TASK BRIEF: Quote the entire listing below verbatim, keeping every line, coordinate, and bracket unchanged.

MATERIAL TO PROCESS:

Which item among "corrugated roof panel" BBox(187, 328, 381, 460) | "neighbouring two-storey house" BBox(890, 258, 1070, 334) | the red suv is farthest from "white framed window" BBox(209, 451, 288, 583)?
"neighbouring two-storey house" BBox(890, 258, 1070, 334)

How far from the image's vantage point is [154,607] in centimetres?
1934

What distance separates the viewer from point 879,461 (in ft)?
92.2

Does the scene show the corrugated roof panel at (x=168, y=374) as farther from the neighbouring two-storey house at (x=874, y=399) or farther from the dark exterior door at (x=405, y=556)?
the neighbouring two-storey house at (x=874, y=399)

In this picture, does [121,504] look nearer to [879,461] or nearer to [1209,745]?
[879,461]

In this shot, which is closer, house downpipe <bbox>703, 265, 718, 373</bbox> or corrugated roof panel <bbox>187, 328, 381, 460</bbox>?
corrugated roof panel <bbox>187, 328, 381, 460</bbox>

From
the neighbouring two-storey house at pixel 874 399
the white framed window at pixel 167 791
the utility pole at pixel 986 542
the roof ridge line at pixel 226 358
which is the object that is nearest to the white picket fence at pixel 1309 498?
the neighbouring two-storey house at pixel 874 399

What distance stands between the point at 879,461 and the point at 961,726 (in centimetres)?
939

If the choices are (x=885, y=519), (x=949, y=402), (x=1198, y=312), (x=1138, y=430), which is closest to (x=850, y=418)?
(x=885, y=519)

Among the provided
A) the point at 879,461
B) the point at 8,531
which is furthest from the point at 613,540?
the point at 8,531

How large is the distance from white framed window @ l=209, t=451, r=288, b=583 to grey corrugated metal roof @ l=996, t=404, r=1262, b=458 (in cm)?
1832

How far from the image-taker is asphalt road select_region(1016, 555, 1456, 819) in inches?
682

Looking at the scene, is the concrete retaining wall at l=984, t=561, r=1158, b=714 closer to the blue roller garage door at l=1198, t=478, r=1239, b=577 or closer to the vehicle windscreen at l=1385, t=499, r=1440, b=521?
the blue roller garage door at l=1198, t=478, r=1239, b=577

OUTPUT FOR THIS TASK:
Which item among "corrugated roof panel" BBox(187, 328, 381, 460) | "neighbouring two-storey house" BBox(890, 258, 1070, 334) | the red suv is farthest from "white framed window" BBox(209, 451, 288, 583)?
"neighbouring two-storey house" BBox(890, 258, 1070, 334)

How far from the image's vantage point is [154,607] in centimetres?
1934

What distance separates the viewer from point 879,461 (in ft)?
92.2

Does the scene show the corrugated roof panel at (x=168, y=374) as farther from the neighbouring two-storey house at (x=874, y=399) or farther from the dark exterior door at (x=405, y=556)?
the neighbouring two-storey house at (x=874, y=399)

In this picture, does [121,504] look nearer to [879,461] or nearer to [1209,745]?
[879,461]

In this shot, which is closer, house downpipe <bbox>703, 265, 718, 373</bbox> or corrugated roof panel <bbox>187, 328, 381, 460</bbox>?
corrugated roof panel <bbox>187, 328, 381, 460</bbox>

From
the neighbouring two-storey house at pixel 874 399
the white framed window at pixel 167 791
the utility pole at pixel 986 542
the roof ridge line at pixel 226 358
which is the object that is nearest to the white picket fence at pixel 1309 498?
the neighbouring two-storey house at pixel 874 399

What distance stands between the point at 879,461 and the point at 961,726 (in centimetres)?
939

If the choices are (x=885, y=519), (x=949, y=402), (x=1198, y=312), (x=1138, y=430), which is closest to (x=850, y=418)?
(x=885, y=519)

Among the provided
A) the point at 879,461
B) the point at 8,531
which is furthest from the point at 613,540?
the point at 8,531

How large is the distance from white framed window @ l=209, t=451, r=288, b=583 to grey corrugated metal roof @ l=996, t=404, r=1262, b=458 (in cm)?
1832

How far from the image-taker is asphalt road select_region(1016, 555, 1456, 819) in inches?
682

Looking at the scene, is the concrete retaining wall at l=984, t=561, r=1158, b=714 closer to the blue roller garage door at l=1198, t=478, r=1239, b=577 or closer to the vehicle windscreen at l=1385, t=499, r=1440, b=521?
the blue roller garage door at l=1198, t=478, r=1239, b=577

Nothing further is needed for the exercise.